Antalya’da aradığın, özlediğin, unuttuğun ne varsa, Malatya’da bulabilirsin.
Rakamlar ekonomik, lokantalar ekonomik…
Rahmetli Turgut Özal, hala Malatya’da.. Hizmetinin eserleri devam ediyor..
Malatya’ya gidilir de, kayısı yenmez mi?
Var, o da var…
Malatya’da yer gök kuru kayısı, altın sarısı, gün kurusu, dut pekmezi.
İşte Malatya böyle bir yer.
Karşılaşmaya gelecek olursak.
İlk 15 dakikada, 3 gol yemekten kurtulduk.
Sonrasında ise yeni starımız Nasri’nin golü geldi.

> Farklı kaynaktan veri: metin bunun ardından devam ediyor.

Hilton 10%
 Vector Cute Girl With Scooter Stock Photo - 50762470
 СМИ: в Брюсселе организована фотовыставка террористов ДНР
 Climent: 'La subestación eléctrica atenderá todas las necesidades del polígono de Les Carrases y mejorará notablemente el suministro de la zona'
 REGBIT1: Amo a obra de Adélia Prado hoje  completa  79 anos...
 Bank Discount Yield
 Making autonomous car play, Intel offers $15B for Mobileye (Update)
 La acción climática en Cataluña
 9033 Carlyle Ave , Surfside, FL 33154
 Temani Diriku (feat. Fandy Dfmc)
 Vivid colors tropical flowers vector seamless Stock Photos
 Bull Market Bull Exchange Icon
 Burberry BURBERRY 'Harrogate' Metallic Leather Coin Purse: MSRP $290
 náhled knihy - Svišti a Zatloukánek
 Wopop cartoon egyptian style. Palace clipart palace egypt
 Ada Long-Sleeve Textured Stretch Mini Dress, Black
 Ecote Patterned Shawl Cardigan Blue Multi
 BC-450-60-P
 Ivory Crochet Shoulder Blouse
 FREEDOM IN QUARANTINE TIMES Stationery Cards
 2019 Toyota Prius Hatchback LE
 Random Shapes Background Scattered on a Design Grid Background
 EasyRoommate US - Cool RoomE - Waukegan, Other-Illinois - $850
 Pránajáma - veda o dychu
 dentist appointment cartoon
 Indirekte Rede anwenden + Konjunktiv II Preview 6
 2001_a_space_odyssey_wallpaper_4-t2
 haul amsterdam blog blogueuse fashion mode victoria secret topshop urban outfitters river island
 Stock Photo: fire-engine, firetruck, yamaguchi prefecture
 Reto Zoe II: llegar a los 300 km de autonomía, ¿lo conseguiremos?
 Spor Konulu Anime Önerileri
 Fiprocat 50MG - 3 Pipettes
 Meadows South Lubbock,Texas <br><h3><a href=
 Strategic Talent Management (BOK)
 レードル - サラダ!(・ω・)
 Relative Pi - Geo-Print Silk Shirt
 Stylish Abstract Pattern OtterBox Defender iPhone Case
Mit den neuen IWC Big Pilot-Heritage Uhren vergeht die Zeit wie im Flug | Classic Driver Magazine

Hücum hattımız süper, orta saha normal, defans tehlikeli durumda.
Deplasmanda bir puan fena sayılmaz ancak takımımızın da hazır olmadığını söylemeliyiz.
Özellikle hoca formsuz, oyuna müdahale etmekte gecikti.
Ciddi sorunlar yakın…
Sakatların takıma dönmesi halinde Galatasaray maçında istediğimiz sonucu alacağımıza inanıyorum.
Ayrıca Yekta ve Musa’ya da şans verilebilir.
Maıcon, Nasri, Eto'o ve Menez adeta ölüm timi.
Ancak defansa dokunuş gerekiyor.
Galatasaray maçında statta olalım ve takımımızı destekleyelim.